GIVEN EXERCISE A
Give only the number of lines in the rows that contain the string "located". Case counts.

TEXT
-- BEGIN --
Complete implementation

Here’s the full VoiceRecognitionScreen composable from the app:
@Composable
fun VoiceRecognitionScreen(modifier: Modifier = Modifier) {
    val context = LocalContext.current
    var prompt by remember { mutableStateOf("") }

    // Launcher for speech recognition
    val speechRecognizerLauncher = rememberLauncherForActivityResult(
        contract = ActivityResultContracts.StartActivityForResult(),
        onResult = { result ->
            val spokenText =
                result.data?.getStringArrayListExtra(RecognizerIntent.EXTRA_RESULTS)?.firstOrNull()
            if (spokenText != null) {
                prompt = spokenText  // Update prompt with recognized text
            } else {
                Toast.makeText(context, "Failed to recognize speech", Toast.LENGTH_SHORT).show()
            }
        }
    )

    Box(
        modifier = modifier.fillMaxSize(),
        contentAlignment = Alignment.Center
    ) {
        Row(
            verticalAlignment = Alignment.CenterVertically,
            modifier = Modifier
                .fillMaxWidth()
                .padding(horizontal = 16.dp)
        ) {
            BasicTextField(
                value = prompt,
                onValueChange = { prompt = it },
                modifier = Modifier
                    .weight(1f)
                    .padding(8.dp)
                    .border(1.dp, MaterialTheme.colorScheme.primary)
-- END --
ENTRIES SHOWN
-- BEGIN --
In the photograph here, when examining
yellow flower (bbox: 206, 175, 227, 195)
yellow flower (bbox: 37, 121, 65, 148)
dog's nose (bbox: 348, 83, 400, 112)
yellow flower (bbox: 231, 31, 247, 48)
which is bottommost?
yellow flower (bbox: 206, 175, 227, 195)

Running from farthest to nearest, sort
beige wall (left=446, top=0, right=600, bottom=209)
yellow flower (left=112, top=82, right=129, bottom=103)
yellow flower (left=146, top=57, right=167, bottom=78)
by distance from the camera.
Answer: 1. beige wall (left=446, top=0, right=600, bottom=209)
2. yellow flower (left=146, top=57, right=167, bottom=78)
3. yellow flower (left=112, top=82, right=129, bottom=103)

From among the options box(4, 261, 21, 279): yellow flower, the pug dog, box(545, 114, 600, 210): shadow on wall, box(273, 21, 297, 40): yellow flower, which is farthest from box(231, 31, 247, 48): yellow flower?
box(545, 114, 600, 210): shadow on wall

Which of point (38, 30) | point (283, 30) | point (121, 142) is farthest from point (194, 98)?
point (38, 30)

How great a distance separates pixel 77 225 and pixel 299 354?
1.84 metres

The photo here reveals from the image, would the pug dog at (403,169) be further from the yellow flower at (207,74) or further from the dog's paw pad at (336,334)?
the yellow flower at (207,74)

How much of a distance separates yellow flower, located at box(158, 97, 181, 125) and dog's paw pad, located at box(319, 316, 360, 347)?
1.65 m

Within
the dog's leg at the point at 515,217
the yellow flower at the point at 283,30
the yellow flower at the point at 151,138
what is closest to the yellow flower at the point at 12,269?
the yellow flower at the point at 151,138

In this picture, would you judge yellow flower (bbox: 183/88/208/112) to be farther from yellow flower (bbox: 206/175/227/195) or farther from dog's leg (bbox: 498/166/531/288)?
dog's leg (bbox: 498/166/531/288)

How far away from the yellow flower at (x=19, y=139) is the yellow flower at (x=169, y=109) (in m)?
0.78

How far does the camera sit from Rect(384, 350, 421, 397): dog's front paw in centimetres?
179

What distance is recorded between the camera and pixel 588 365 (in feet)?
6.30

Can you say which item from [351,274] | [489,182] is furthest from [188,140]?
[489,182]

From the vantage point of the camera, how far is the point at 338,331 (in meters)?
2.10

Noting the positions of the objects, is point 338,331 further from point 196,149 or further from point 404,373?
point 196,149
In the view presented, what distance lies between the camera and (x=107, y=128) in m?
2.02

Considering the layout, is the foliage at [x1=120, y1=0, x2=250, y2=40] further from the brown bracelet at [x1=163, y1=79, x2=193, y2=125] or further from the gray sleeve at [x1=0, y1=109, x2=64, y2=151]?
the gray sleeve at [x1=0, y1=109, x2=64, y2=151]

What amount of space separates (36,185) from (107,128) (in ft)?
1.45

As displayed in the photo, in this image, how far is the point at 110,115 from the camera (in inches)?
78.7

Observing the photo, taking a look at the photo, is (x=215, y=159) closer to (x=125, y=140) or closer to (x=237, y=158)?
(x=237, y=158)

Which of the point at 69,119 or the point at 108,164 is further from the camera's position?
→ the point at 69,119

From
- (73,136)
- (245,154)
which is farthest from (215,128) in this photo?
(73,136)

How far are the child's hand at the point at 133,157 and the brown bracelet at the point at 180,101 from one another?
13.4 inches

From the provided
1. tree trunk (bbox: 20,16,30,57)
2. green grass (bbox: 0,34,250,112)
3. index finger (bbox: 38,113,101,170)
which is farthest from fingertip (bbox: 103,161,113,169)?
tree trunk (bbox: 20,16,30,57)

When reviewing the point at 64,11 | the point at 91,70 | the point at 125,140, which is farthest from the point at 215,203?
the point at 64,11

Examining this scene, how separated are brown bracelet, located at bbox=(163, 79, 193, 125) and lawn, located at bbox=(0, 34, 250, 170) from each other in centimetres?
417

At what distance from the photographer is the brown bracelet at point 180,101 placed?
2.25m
-- END --
GIVEN EXERCISE B
In the voice recognition code, what message does the Toast display when no spoken text is returned?

CORRECT ANSWER A
2

CORRECT ANSWER B
"Failed to recognize speech"